The problem lies in the way that ML works in CRM. In most cases, ML identifies large relationships in large data sets. It spots a large number of correlations without providing any real insights in terms of why things are happening.
Zapier co-founder and CEO Wade Foster also believes that AI isn't quite ready for prime time. " AI has a long way to go before we begin to see the radical transformations being heralded in the tech community," he said. "The simpler solution is automation. Sales reps can incorporate automation into their existing processes to get instantaneous alerts and updates from the various CRM tools they already use to better understand current and prospective customers."
Outreach's Medina offered an example about teams using a ML model to improve sales operations. The model showed that the prospects that representatives spent more time working with had the greatest chance of being converted into a sale. According to Medina, however, what was actually happening is that the reps were simply choosing to spend more time working on those prospects because they felt they were more likely to make a sale on them in the first place. "This is like saying that the rise in drowning is caused by ice cream consumption when, in reality, it just happens to be summer," said Medina. "Correlation is not causation."
A Focus on Simplicity
For the next year, Medina predicts that AI and ML will not be as high-profile as company marketing might have you think. "[We're going to see] a bunch of disappointments, a bunch of things that are not working, and a back-to-basics approach where we are going to stop talking about ML and go back to real data science a bit."
Medina offers the data operations of Facebook, Google, and Netflix as model examples of companies taking intelligent insights into their data. Data insights will be gathered from human analysis to spot opportunities for improvement in sales teams.

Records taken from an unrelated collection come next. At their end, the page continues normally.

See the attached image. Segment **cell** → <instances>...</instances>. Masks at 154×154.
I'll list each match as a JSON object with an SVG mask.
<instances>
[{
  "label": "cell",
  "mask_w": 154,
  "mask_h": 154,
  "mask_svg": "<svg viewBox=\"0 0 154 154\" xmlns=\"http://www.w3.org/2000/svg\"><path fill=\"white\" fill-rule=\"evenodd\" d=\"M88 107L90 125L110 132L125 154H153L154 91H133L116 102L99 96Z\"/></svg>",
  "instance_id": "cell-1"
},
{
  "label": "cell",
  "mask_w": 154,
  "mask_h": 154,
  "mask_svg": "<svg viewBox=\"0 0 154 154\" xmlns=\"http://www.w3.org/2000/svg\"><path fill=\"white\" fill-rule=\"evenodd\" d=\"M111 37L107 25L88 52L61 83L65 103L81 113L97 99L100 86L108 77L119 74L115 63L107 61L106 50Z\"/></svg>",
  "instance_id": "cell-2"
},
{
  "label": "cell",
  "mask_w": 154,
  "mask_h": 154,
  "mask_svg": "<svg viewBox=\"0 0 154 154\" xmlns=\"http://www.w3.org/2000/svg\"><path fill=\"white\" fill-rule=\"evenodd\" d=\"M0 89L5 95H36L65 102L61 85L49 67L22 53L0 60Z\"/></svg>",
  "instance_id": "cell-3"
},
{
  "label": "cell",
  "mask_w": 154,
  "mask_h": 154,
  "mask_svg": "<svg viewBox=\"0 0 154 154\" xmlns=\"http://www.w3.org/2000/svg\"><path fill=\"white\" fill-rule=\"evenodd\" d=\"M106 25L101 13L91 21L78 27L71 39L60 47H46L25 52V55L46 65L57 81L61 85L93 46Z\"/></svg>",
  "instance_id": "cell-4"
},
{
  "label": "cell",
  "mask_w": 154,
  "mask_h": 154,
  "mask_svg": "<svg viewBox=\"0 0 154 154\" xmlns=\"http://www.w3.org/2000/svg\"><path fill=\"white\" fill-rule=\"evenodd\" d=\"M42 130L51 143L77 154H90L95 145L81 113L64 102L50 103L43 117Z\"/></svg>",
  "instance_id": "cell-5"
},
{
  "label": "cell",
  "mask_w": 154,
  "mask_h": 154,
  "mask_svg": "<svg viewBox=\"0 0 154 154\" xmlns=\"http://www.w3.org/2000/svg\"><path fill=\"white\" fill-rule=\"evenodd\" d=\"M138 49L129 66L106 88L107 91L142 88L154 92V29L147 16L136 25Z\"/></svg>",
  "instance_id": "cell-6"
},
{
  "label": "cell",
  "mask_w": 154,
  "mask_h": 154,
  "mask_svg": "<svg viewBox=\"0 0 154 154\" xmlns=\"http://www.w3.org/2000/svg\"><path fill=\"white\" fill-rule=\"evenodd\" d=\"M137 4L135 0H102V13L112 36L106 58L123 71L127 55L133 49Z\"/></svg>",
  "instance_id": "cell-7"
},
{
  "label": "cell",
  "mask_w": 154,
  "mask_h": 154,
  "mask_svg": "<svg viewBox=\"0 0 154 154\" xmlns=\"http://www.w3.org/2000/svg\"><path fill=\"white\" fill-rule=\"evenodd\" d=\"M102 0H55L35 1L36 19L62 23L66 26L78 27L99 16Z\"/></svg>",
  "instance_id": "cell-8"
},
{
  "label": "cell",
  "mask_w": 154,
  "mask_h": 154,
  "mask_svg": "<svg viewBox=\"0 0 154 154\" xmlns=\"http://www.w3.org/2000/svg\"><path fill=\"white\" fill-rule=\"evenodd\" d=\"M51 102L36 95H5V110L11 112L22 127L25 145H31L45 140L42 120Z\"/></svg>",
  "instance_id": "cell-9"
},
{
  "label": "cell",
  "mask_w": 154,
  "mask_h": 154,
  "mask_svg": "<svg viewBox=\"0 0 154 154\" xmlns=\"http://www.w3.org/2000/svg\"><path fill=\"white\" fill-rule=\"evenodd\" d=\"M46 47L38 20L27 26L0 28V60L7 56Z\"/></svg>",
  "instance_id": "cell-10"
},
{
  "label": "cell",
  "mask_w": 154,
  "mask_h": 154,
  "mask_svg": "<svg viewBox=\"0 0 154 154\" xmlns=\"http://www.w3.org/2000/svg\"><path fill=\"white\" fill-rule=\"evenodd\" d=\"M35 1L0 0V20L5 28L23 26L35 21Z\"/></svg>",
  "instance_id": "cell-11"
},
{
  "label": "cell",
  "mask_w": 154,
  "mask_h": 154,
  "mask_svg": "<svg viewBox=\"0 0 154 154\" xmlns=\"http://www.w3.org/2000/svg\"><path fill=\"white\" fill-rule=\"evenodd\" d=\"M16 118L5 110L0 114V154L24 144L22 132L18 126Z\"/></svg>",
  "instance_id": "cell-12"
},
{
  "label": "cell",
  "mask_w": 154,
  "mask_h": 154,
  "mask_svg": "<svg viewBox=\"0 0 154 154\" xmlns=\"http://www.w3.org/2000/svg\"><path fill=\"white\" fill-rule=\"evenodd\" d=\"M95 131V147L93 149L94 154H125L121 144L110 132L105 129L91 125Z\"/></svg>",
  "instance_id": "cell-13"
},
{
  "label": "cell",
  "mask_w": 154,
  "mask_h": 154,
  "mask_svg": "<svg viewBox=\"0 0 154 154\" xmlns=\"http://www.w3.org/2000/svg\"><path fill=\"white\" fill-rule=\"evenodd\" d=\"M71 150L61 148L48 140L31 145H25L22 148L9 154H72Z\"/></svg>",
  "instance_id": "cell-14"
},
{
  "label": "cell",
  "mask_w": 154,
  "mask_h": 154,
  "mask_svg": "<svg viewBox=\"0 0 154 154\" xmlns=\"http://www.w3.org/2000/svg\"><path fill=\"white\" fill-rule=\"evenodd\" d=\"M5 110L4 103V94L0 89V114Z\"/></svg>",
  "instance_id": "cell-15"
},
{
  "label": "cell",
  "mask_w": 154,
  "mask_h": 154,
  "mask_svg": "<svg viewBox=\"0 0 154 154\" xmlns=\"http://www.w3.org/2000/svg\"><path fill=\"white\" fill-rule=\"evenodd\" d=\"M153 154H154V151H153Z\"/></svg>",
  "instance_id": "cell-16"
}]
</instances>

Medina said that this back-to-basics approach is what guides his work at Outreach. "There's going to be a separation between where the rep lives and where the data's stored," he said. "That's the way we're attacking the market. We're creating a sales engagement platform where the rep actually sends emails and it's where the playbook lives, so reps know what to do in all situations."
What Outreach aims to do is combine the convenient automations we are used to with a personable human touch. "This improves the rep's efficiency," said Medina. "Then what we do is, we turn around and take all of that data and give it to our user, the customer, to spot opportunities for improvement."
Throughout our conversation, Medina mentioned that he thinks all of the CRM providers are getting "data-hungry." He predicted that, in a drive to encompass more parts of the customer journey, developers such as Salesforce will be signing more strategic partnerships like they did with Amazon Web Services in 2016. These partnerships serve both to encompass the entire customer journey and to expand their data. "Salesforce is built on an Oracle database," said Medina. "It doesn't scale well. It cannot accommodate unstructured data as well as structured data. This is why we see all of these partnerships. They need a diverse, multi-vendor strategy."
While the CRM space will continue to update its infrastructure, businesses will look for new and effective ways to source leads. The majority of LinkedIn users would probably consider the website a platform for networking and sharing content. But to many companies, including CRM developers, LinkedIn is a rich data mine for leveraging user information.
"LinkedIn is the only self-updating social database for work at the moment," said Medina. "Because of that, Microsoft has a bit of an advantage because they can slow-roll the opening of their API [application programming interface]." Considering the fact that Microsoft offers their own CRM platform, the idea of the company using the LinkedIn data for themselves isn't hard to imagine.